Mais une telle question ne devrait-elle pas être laissée de côté maintenant que Daesh est finalement mis en déroute, de la façon la plus violente et la plus radicale ?
En fait, c’est sur quoi presque tout le monde semble s’entendre. Même ceux qui sont des rivaux politiques et militaires sont ouvertement unis sur cet objectif.
En plus de la ville de Mossoul en Irak, Daesh a également été vaincu dans sa forteresse de Raqqa, à l’est de la Syrie.
Ceux qui ont par miracle survécu aux batailles de Mossoul et Raqqa sont maintenant encerclés dans Deir ez-Zor, qui promet d’être leur dernière bataille majeure.
En fait, la guerre contre Daesh se déplace déjà vers des zones situées hors des grands centres de population où le groupe militant avait cherché refuge. Les militants de Daesh sont également expulsés de ces régions, comme dans la partie ouest de la région de Qalamoun sur la frontière entre la Syrie et le Liban.

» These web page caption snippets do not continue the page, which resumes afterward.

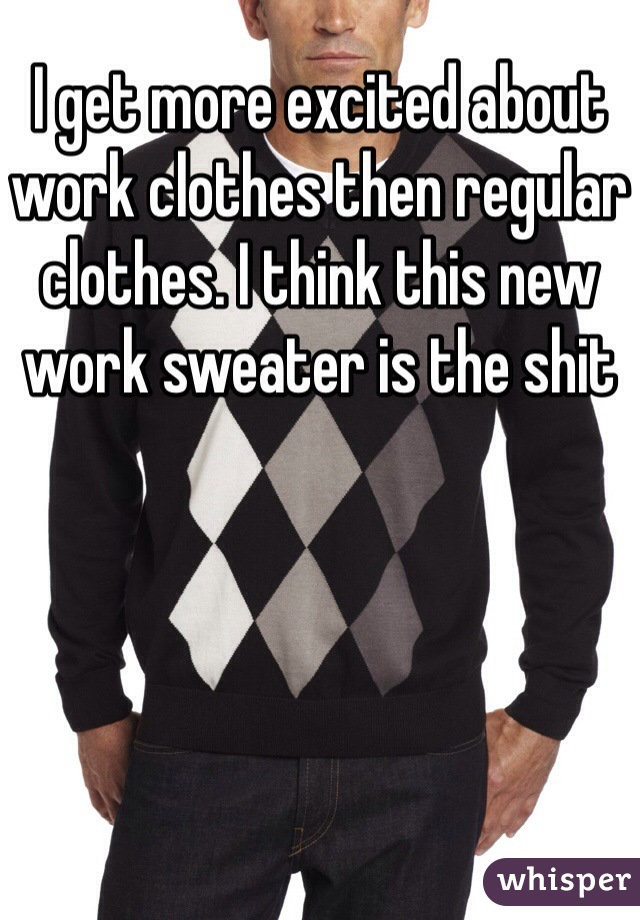I get more excited about work clothes then regular clothes. I think this new work sweater is the shit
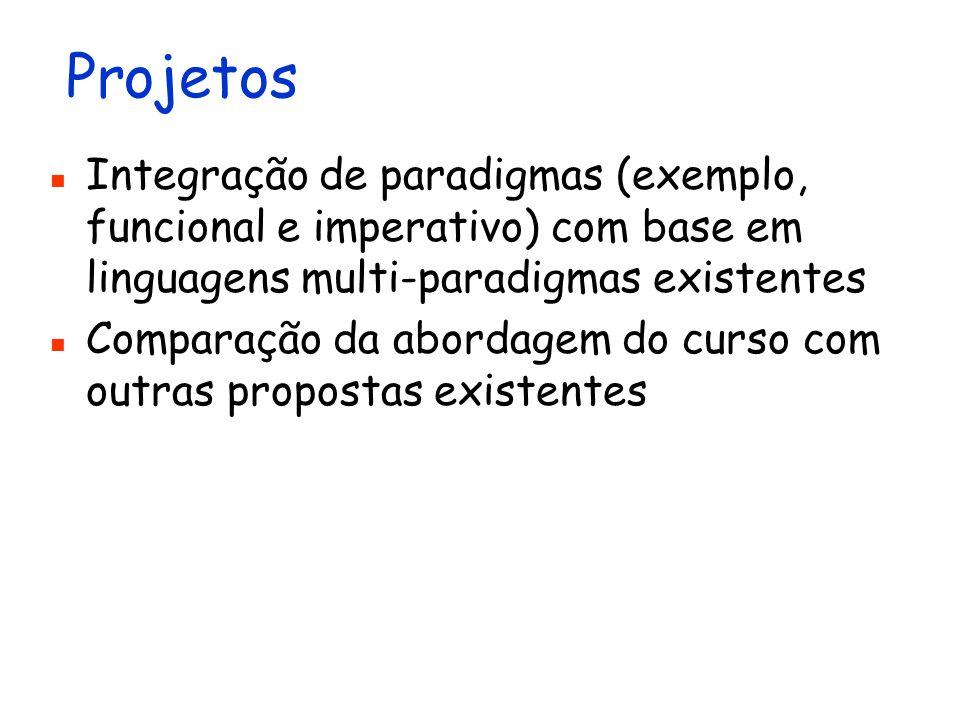 Projetos Integração de paradigmas (exemplo, funcional e imperativo) com base em linguagens multi-paradigmas existentes.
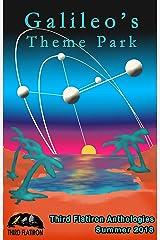 Galileo's Theme Park (Third Flatiron Anthologies Book 28) Kindle Edition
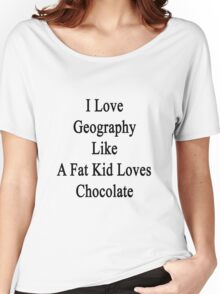 I Love Geography Like A Fat Kid Loves Chocolate  Women's Relaxed Fit T-Shirt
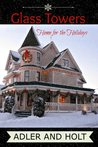 Glass Towers, Home for the Holidays Short Story (Glass Towers Series)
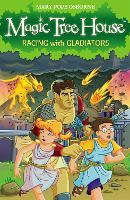Magic Tree House 13: Racing With Gladiators - Magic Tree House (Paperback)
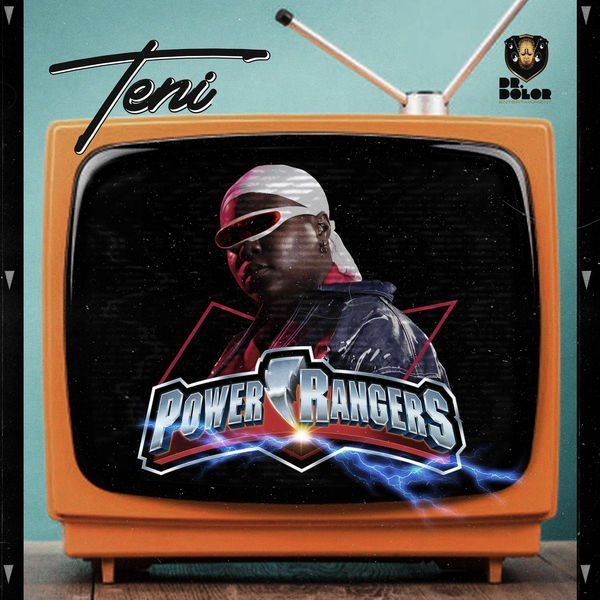 Teni - Power Rangers DOWNLOAD MP3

Le Hezbollah s’empare des Monts Arsal, dans le Qalamoun
Même le désert n’est plus un lieu sûr. Le désert de Badiya, s’étendant du centre de la Syrie jusqu’aux frontières de l’Irak et de la Jordanie, est aujourd’hui le lieu de forts combats, centrés sur la ville de Sukhnah.
Brett McGurk, envoyé spécial des États-Unis pour la “Coalition mondiale de lutte contre ISIS”, est récemment retourné aux États-Unis après avoir passé quelques jours dans la région. Il a parlé au réseau de télévision de CBS avec une confiance évidente.
Les forces de Daesh “se battent pour leur vie, morceau après morceau”, a-t-il déclaré, estimant que le groupe militant avait perdu environ 78% des zones qu’il contrôlait autrefois en Irak depuis son apogée en 2014, et environ 58% de ses territoires en Syrie.
Les officiels et les médias nord-américains font référence aux gains militaires qu’ils attribuent aux forces dirigées par les États-Unis et ignorent tous les autres, alors que les alliés russes font tout le contraire.
Mis à part les nombreuses tragédies humaines associées à ces victoires, aucune des parties impliquées n’a assumé la responsabilité de la montée de Daesh.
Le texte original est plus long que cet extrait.